Aynı gerçeğe, bambaşka bir kültür ve dönemde Buda (M.Ö. 5. yüzyıl) da ulaşmıştır. Buda’nın öğretilerinin temel taşlarından biri anicca (geçicilik) ilkesidir. Anicca’ya göre tüm oluşlar doğar, değişir ve yok olur; hiçbir varlık veya durum kalıcı değildir. İnsan acısının önemli bir kaynağı, bu geçiciliğe rağmen şeylere tutunma eğilimidir. Dolayısıyla Buda, huzura ulaşmanın yolunu, değişimi kabullenmek ve bağlanmaktan vazgeçmekte görür. Herakleitos’un “değişim evrenin doğasıdır” anlayışı ile Buda’nın “her şey geçicidir” öğretisi, farklı coğrafyalarda ve birbirinden habersiz biçimde aynı hakikati dile getirir.

Felsefede bu duruma paralel düşünme veya içgörünün yerel olmaması denir. Gerçeğe dair derin bir anlayış, aynı zaman diliminde veya farklı dönemlerde, birbirini tanımayan insanlar tarafından bağımsız olarak keşfedilebilir. Bilim tarihinde bunun birçok örneği vardır: Newton ve Leibniz’in aynı dönemde kalkülüsü geliştirmesi ya da Darwin ve Wallace’ın evrim teorisini bağımsız olarak ortaya koyması gibi. Felsefede de benzer şekilde, Herakleitos ve Buda’nın ortak noktası, gözleme dayalı evrensel bir yasayı farklı kültürel dillerle ifade etmeleridir.

Bu paralellikler yalnızca Antik Çağ düşünürleriyle sınırlı değildir. 17. yüzyılda Baruch Spinoza, Tanrı’yı gökyüzünde, evrenden ayrı bir varlık olarak tasavvur eden teistik anlayışı reddetti. Ona göre Tanrı, doğanın ta kendisidir (Deus sive Natura – “Tanrı yani Doğa”). Doğadaki düzen, yasalar ve varoluşun kendisi ilahidir. Spinoza’nın bu görüşü, fiziksel ve ruhsal olanı birbirinden ayırmayan bir non-dualizm biçimidir. Bu bakış, Mahayana Budizmi’ndeki Buda doğası öğretisiyle dikkat çekici bir uyum taşır. Buda doğası, her varlığın özünde aydınlanma potansiyelini ve evrensel hakikatin izini taşıdığını söyler.

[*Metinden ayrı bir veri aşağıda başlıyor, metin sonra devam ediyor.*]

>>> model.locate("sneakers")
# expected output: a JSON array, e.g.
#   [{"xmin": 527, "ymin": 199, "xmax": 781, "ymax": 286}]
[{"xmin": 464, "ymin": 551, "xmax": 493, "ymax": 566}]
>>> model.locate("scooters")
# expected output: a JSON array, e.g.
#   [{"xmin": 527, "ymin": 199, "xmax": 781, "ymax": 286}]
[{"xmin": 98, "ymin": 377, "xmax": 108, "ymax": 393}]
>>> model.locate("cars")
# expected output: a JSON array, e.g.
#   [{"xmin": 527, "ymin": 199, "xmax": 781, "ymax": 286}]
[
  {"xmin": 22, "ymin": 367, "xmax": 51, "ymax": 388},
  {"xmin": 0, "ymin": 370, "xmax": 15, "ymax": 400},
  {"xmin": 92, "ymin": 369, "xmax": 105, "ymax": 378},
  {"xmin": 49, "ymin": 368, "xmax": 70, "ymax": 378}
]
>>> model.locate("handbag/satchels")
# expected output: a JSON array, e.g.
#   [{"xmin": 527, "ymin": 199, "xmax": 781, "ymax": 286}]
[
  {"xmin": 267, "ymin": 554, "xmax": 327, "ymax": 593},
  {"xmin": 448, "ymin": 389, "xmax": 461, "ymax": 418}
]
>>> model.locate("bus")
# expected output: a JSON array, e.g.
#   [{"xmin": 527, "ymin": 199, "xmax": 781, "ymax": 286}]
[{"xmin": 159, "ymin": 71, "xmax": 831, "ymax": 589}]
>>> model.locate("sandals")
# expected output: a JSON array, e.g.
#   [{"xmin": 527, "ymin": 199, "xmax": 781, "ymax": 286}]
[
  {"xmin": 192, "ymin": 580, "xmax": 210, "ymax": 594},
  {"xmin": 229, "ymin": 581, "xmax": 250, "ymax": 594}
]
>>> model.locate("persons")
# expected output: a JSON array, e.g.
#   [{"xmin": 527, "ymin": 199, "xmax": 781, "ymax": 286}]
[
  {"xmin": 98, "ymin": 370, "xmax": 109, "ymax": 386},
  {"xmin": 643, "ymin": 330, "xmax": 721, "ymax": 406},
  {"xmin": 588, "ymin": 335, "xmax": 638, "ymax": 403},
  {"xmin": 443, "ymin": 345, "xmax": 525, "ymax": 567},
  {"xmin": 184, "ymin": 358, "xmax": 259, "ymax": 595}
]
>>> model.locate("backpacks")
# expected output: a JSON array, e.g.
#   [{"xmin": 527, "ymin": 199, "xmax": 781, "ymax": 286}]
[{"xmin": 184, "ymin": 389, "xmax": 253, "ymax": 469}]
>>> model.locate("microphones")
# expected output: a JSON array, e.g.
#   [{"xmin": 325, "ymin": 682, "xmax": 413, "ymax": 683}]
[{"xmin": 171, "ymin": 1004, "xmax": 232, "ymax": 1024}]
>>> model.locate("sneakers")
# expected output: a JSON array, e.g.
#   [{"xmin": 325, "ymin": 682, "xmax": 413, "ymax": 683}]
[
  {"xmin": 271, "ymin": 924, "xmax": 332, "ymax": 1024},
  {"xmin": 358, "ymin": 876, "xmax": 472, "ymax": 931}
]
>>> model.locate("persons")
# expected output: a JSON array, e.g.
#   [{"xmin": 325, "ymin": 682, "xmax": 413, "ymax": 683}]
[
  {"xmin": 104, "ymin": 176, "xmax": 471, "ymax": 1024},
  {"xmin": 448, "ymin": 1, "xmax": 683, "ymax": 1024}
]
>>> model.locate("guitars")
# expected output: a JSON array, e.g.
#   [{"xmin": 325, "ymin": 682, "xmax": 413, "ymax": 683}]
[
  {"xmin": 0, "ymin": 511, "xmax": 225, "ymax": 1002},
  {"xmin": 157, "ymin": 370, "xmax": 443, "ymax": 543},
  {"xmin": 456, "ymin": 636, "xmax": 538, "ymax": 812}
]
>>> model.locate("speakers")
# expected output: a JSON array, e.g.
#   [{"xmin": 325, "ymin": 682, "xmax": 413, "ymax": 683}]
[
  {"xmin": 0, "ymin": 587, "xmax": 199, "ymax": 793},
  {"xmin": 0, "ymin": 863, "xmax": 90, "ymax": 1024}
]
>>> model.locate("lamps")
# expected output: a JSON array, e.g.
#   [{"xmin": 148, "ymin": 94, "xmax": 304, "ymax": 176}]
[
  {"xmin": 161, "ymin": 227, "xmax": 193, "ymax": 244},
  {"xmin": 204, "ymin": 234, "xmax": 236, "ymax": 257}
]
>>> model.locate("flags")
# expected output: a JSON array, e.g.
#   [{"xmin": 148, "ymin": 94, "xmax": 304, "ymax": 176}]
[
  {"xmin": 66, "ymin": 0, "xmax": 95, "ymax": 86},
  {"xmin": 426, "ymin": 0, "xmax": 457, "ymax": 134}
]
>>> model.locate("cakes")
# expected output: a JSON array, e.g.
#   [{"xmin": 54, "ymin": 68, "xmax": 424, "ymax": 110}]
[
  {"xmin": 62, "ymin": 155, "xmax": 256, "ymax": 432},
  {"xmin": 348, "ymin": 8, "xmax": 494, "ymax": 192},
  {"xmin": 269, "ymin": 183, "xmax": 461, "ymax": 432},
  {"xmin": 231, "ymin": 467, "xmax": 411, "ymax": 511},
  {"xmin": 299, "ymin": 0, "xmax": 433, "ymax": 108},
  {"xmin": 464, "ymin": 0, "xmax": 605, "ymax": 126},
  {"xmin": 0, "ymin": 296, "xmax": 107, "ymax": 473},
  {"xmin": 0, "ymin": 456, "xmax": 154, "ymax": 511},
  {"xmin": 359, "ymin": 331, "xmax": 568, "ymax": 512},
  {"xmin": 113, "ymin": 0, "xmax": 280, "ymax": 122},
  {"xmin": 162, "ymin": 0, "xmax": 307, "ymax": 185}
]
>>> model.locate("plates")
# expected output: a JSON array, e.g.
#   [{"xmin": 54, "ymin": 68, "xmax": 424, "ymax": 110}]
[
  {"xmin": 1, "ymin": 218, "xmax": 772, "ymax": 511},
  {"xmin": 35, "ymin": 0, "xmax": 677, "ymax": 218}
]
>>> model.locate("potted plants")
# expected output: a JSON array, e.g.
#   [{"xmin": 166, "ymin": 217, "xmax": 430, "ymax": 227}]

20. yüzyılda Albert Einstein, İncil’deki insan biçimci Tanrı anlayışını reddetmiş ve kendini “Spinoza’nın Tanrısı’na inanan” biri olarak tanımlamıştır. Einstein’a göre Tanrı, doğanın düzeni ve uyumudur; doğa yasaları ilahi düzenin kendisidir. Bu yaklaşım, Budist Dharma öğretisinin “evrenin mutlak gerçeği” tanımına neredeyse eşdeğer bir perspektif sunar. Dharma, varoluşun değişmez yasalarını ifade eder ve her şeyin bu yasalar çerçevesinde işlediğini vurgular.

Lotus Sutra gibi Mahayana metinleri, tüm varlıkların yaşamın temel hakikatinin bir tezahürü olduğunu, çevrenin ve canlıların evrensel gerçekliğin ayrılmaz parçaları olduğunu öğretir. Bu anlayış, Nichiren Budizmi’nde Sebep-Sonuç Yasası ile birleştirilir: Doğa ve canlılar, aynı yaşam yasasının farklı görünümleridir. Spinoza’nın “Tanrı ile doğa birdir” anlayışıyla bu görüş arasındaki benzerlik dikkat çekicidir; her iki yaklaşım da fiziksel ve ruhsal olanın ayrı değil, tek bir gerçekliğin farklı yüzleri olduğunu savunur.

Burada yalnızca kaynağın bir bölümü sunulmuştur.